### [WHAT YOU SHOULD DO]
Could you restate the entries word for word, without the images?
------ STORED DATA ------
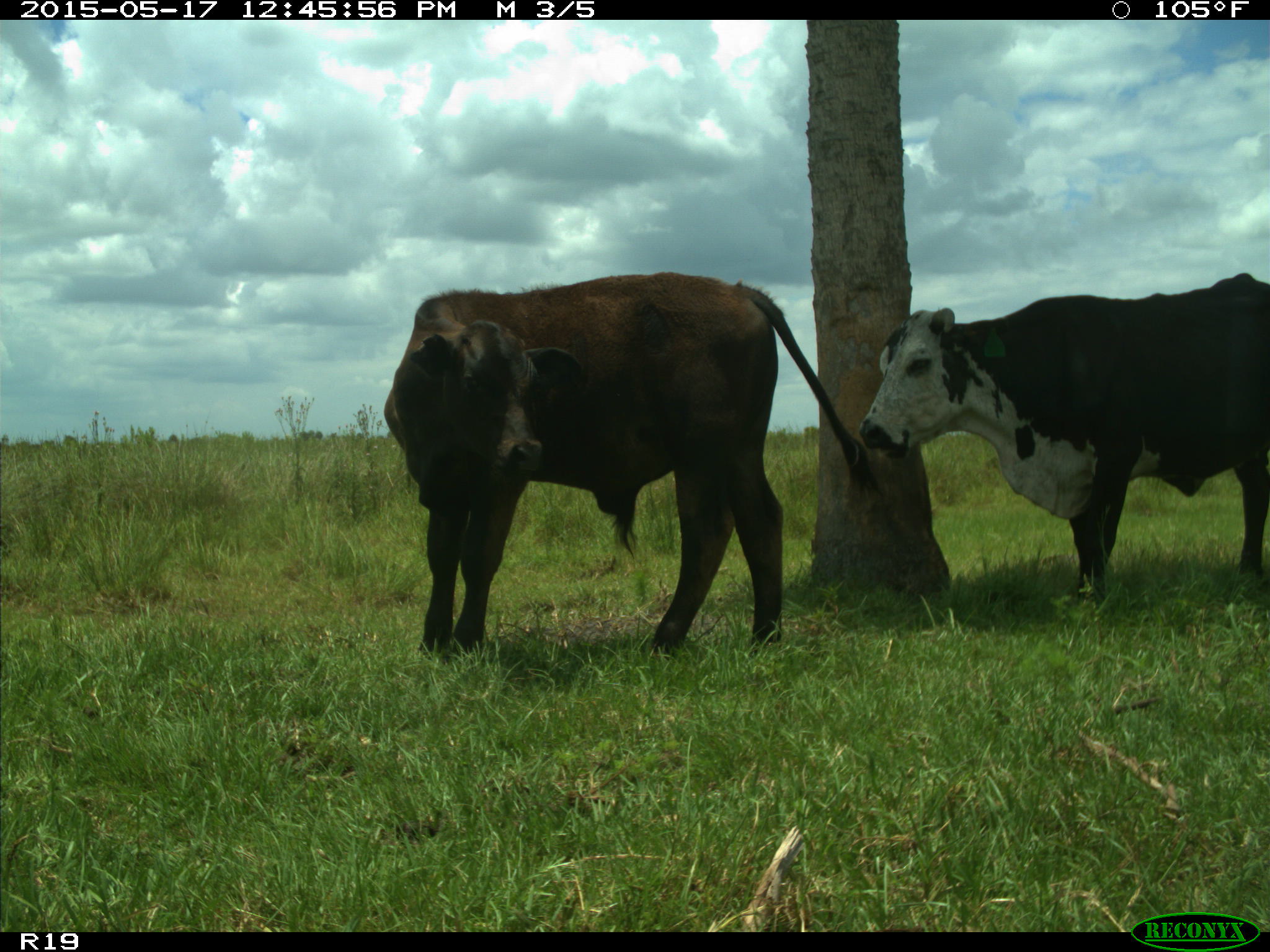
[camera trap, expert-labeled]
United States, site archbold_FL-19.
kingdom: Animalia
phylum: Chordata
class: Mammalia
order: Artiodactyla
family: Bovidae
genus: Bos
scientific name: Bos taurus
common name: domestic cow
------
### [SOLUTION TO THIS EXERCISE]
[camera trap, expert-labeled]
United States, site archbold_FL-19.
kingdom: Animalia
phylum: Chordata
class: Mammalia
order: Artiodactyla
family: Bovidae
genus: Bos
scientific name: Bos taurus
common name: domestic cow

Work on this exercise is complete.